La raza negra que durante siglos había adorado a Issus, la falsa deidad de Marte, quedó sumida en el caos cuando revelé que no era más que una vieja malvada. En su furia, la destrozaron.
Desde la cima de su egoísmo, los Primogénitos se vieron sumidos en las profundidades de la humillación. Su deidad había desaparecido, y con ella toda la falsa estructura de su religión.
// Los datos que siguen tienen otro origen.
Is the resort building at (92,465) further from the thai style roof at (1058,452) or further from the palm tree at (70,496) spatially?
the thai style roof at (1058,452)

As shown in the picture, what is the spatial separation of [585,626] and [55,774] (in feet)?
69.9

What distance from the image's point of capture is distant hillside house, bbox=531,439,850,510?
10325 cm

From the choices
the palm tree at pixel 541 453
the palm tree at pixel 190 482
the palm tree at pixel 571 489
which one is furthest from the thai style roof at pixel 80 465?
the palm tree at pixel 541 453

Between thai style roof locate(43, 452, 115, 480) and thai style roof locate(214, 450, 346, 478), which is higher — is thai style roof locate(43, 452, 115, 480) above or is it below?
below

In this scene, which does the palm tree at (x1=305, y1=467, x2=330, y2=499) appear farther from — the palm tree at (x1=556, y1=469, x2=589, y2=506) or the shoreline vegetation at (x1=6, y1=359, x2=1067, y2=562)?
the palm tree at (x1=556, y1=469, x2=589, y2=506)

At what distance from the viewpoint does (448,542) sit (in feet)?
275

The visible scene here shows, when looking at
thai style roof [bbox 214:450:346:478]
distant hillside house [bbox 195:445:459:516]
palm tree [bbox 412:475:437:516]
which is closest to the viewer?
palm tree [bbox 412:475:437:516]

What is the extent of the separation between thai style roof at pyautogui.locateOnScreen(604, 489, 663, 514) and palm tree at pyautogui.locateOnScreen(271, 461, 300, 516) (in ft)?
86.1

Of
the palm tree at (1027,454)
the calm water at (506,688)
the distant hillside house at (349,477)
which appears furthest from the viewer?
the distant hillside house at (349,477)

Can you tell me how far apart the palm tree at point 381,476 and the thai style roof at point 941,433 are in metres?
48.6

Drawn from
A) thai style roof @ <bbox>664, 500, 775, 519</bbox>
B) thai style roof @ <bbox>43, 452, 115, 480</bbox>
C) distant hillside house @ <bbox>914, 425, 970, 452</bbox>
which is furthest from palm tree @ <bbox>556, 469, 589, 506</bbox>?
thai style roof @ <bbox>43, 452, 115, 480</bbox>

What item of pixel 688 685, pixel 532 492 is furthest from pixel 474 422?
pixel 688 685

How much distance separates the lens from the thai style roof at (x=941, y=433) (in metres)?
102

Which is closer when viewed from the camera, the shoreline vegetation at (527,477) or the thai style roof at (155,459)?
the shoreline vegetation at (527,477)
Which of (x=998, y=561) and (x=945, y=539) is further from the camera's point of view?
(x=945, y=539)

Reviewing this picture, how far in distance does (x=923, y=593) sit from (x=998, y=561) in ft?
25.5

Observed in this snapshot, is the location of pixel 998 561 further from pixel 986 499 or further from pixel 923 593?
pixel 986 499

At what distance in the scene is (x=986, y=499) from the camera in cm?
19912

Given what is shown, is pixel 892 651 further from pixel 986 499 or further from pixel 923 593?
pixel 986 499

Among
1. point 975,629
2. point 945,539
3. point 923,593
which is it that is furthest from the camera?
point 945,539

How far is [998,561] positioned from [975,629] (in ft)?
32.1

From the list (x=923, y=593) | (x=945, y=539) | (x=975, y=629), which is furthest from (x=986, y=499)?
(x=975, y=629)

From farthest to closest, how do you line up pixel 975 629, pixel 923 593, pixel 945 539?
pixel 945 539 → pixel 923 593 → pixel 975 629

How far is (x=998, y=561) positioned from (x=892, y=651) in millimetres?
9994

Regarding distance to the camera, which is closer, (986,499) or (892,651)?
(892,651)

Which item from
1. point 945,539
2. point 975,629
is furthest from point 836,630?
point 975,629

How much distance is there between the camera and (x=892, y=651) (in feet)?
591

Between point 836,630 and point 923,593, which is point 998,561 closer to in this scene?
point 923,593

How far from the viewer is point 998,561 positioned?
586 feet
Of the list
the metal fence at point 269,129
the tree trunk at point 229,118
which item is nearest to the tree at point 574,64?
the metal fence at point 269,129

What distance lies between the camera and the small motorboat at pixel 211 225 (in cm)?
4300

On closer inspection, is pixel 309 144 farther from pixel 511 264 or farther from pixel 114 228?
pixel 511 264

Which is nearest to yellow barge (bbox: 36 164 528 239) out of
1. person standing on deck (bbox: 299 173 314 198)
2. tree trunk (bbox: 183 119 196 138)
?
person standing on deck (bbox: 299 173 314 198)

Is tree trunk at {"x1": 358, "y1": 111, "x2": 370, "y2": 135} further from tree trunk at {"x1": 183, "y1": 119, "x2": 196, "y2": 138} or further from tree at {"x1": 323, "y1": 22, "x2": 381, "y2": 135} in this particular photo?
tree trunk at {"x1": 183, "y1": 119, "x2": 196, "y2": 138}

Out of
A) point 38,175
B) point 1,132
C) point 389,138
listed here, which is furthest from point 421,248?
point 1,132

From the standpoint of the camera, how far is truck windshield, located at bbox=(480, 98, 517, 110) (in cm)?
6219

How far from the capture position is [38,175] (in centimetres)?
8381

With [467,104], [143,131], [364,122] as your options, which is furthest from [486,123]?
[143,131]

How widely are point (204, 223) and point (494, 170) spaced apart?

Su tan cacareada marina había sido derrotada por los superiores barcos y guerreros de los hombres rojos de Helium.
Feroces guerreros verdes del fondo ocre del mar exterior de Marte habían cabalgado sus salvajes thoats por los jardines sagrados del Templo de Issus, y Tars Tarkas, Jeddak de Thark, el más feroz de todos, se había sentado en el trono de Issus y había gobernado a los Primogénitos mientras los aliados decidían el destino de la nación conquistada.
Casi unánime fue la petición de que ascendiera al antiguo trono de los hombres negros, incluso los Primogénitos estuvieron de acuerdo con ello; pero yo no quise saber nada. Mi corazón nunca podría estar con la raza que había acumulado indignidades sobre mi princesa y mi hijo.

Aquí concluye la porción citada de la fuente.